About this time four of my friends, all women of color, organized a spoken word group called Sirenz, and we toured around Illinois. All of our pieces were group pieces, and we had a Latina women, a Sri Lankan, a Nigerian American and myself. A lot of our early performances focused on racism, and we had to be open about what hate crimes are. This was near central Illinois, where a white supremacist church is based. Every city and every state faces different racial problems. We face different problems in Midwest, for historical reasons or for many complicated reasons
HBO:
Did your focus change when you returned to Chicago?
Kelly Tsai:
After college, I lived in Chicago and became a part of the Asian American Artists Collective. We started a performance group, Mango Tribe, and at the time - this was 2001 - we were really thinking a lot about violence in the Asian American Pacific Islander community. We tried to focus on issues that affected us as Americans while also keeping a connection to what was happening in our homelands. One woman wrote a piece about a sexual predator who preyed only on Asian American women. There were pieces about domestic violence and Asian American masculinity issues, mail order brides and war. We tried to integrate all those different things
The poem you performed for this season's Def Poetry, "Aftershocks," is about the tsunami that hit Southeast Asia last December. What prompted you to write it?
I was in Manila when the tsunami hit, and though we weren't directly effected, we still felt the effects.

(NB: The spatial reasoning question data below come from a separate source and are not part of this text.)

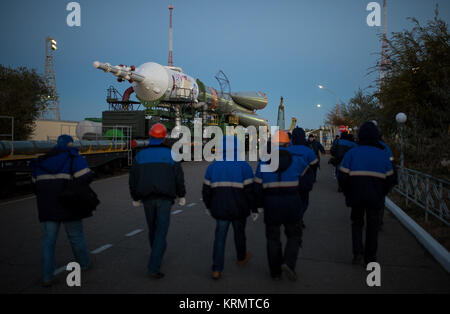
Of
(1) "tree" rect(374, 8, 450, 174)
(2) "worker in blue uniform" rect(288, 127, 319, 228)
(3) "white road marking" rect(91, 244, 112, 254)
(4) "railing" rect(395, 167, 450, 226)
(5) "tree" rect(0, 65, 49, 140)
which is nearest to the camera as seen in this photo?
(3) "white road marking" rect(91, 244, 112, 254)

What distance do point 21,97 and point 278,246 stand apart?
90.7ft

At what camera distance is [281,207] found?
413cm

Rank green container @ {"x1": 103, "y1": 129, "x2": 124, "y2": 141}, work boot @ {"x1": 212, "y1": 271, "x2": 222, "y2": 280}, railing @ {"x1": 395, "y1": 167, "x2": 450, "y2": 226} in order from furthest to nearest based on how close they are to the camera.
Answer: green container @ {"x1": 103, "y1": 129, "x2": 124, "y2": 141}, railing @ {"x1": 395, "y1": 167, "x2": 450, "y2": 226}, work boot @ {"x1": 212, "y1": 271, "x2": 222, "y2": 280}

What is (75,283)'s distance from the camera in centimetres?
415

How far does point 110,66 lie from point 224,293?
609 inches

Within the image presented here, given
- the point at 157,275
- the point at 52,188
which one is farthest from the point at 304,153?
the point at 52,188

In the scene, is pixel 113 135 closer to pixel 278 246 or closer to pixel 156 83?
pixel 156 83

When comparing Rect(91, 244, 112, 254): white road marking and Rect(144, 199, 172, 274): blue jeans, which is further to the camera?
Rect(91, 244, 112, 254): white road marking

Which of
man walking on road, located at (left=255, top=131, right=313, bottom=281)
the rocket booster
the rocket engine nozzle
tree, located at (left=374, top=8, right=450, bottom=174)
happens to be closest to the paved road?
man walking on road, located at (left=255, top=131, right=313, bottom=281)

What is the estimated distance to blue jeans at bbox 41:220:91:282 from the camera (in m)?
4.09

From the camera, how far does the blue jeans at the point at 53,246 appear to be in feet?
13.4

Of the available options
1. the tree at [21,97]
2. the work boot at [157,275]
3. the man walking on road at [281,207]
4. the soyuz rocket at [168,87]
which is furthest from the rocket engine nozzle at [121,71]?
the man walking on road at [281,207]

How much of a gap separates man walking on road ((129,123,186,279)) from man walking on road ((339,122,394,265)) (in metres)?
2.23

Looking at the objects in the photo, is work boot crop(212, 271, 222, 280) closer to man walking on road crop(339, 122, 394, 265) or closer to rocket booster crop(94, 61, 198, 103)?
man walking on road crop(339, 122, 394, 265)
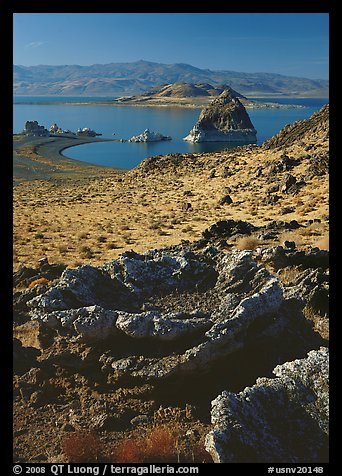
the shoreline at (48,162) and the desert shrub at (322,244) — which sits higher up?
the shoreline at (48,162)

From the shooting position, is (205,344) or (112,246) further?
(112,246)

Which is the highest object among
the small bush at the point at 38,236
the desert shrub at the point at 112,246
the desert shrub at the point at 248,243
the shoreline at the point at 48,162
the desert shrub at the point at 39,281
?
the shoreline at the point at 48,162

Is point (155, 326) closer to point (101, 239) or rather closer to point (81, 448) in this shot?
point (81, 448)

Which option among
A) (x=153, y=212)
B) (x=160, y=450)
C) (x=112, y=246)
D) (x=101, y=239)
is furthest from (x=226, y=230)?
(x=160, y=450)

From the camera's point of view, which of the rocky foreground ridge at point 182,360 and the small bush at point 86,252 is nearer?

I was getting all of these emails, and then updates about the fundraising efforts, and then the news of the Hot '97 song - the one that talked about 'the chinks better run' and 'child slavery.'
I had been in Taiwan a few weeks before studying Chinese, and some of my classmates were Indonesian. As Asian Americans we tend to have a solidarity with each other that my relatives in Asia don't have.

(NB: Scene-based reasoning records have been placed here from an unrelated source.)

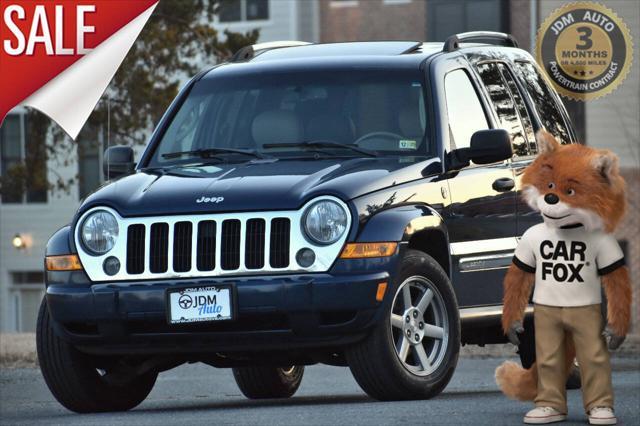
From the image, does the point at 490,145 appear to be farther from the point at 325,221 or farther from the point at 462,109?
the point at 325,221

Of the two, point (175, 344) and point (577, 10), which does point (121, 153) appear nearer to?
point (175, 344)

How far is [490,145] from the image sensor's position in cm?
1005

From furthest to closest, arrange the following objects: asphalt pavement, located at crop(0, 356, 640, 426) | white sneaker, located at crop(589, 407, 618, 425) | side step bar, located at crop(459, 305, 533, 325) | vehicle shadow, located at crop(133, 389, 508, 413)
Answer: vehicle shadow, located at crop(133, 389, 508, 413), side step bar, located at crop(459, 305, 533, 325), asphalt pavement, located at crop(0, 356, 640, 426), white sneaker, located at crop(589, 407, 618, 425)

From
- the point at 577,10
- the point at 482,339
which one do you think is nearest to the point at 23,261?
the point at 577,10

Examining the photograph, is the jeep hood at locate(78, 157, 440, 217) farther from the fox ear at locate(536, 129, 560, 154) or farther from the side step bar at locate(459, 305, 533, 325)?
the fox ear at locate(536, 129, 560, 154)

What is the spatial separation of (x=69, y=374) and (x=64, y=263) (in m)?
0.62

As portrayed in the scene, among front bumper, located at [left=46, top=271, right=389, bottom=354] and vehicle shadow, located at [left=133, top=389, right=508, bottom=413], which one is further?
vehicle shadow, located at [left=133, top=389, right=508, bottom=413]

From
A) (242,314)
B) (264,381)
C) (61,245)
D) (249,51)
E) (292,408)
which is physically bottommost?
(264,381)

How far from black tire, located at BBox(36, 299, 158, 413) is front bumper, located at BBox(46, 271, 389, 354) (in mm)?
290

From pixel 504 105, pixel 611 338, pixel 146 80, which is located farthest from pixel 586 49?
pixel 146 80

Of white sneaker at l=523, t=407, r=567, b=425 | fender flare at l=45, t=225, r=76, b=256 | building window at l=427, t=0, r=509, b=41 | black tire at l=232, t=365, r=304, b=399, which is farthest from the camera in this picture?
building window at l=427, t=0, r=509, b=41

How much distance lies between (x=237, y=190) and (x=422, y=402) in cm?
136

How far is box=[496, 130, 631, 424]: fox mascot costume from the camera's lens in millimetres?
7953

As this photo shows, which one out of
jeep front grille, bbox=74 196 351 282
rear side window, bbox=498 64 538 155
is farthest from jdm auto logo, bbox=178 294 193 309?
rear side window, bbox=498 64 538 155
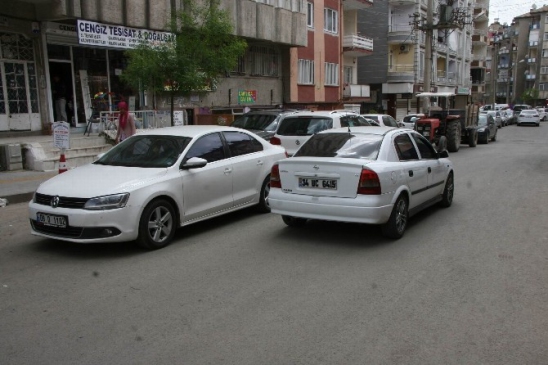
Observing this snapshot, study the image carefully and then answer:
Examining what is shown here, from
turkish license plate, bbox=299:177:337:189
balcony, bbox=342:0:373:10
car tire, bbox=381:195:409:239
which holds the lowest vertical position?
car tire, bbox=381:195:409:239

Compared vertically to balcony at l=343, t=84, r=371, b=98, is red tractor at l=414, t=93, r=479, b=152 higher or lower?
lower

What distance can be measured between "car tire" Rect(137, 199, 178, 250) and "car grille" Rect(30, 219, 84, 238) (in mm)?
731

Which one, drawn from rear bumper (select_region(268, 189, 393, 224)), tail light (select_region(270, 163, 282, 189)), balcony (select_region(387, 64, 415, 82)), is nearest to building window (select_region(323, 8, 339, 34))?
balcony (select_region(387, 64, 415, 82))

That's what "Aftershocks" is really about - how distant do we feel, and how divided are we from humanity? At the end of the day anywhere you go, people are people. Yet because people don't have connections to each other, they don't have the privilege to travel and see that racism is worldwide. Poverty and globalization and the effects of capitalism are worldwide. It makes me sad. As much as we have or don't have in America, how are you going to make fun of people who have nothing - these poor fishermen who died? At a certain point you just have to ask yourself - where is our humanity at?
HBO:
In "Aftershocks" you also address religion, the anger at God after something like this, trying to make sense from the Bible. Was this happening around you when you were in Asia?
Kelly Tsai:
It was a very personal piece. I was trying to make sense of everything. I'm a very spiritual person, not necessarily religious. My mother's side is Christian and from China, my father's side is more Buddhist, from Taiwan. But I went to a Baptist kindergarten because it was closest to our house, and I remember reading all of the Bible stories about Jonah and the whale.

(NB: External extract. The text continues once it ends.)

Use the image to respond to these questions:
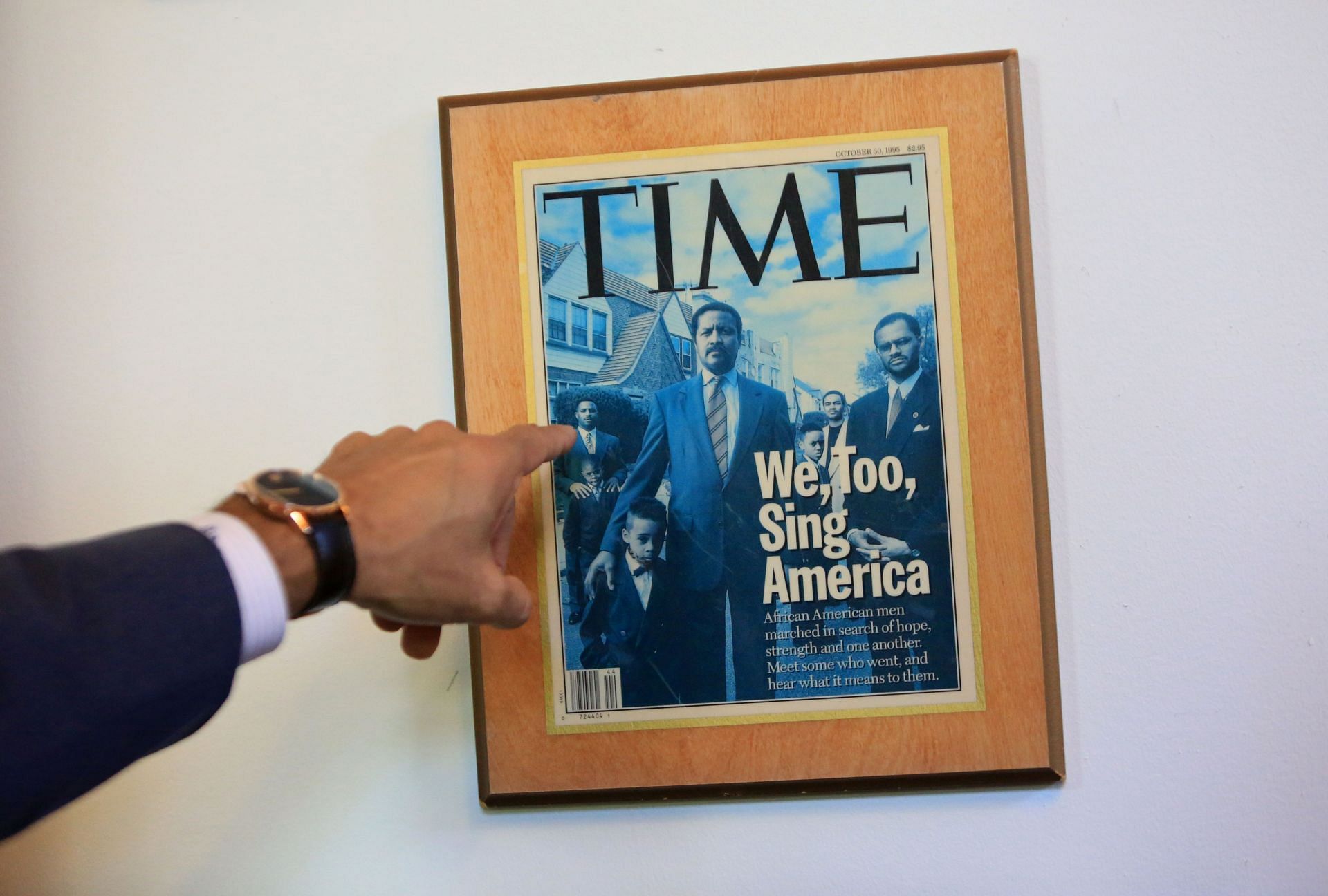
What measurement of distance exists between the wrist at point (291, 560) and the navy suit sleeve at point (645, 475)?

Something catastrophic like the tsunami, it makes you ask difficult spiritual questions. Certain things test your faith. After I wrote the ending I looked at it and thought, 'what the f*** did I just write?' I didn't even really understand what I'd just written. But then I went back to it. It's that struggle to communicate what is beyond our control. How do you deal with that? We know that blame is the natural response after a devastation, but it doesn't get you any further.
It's important to keep people accountable, in terms of history. Our suffering today has a lot to do with yesterday. And it's important not to get those things confused.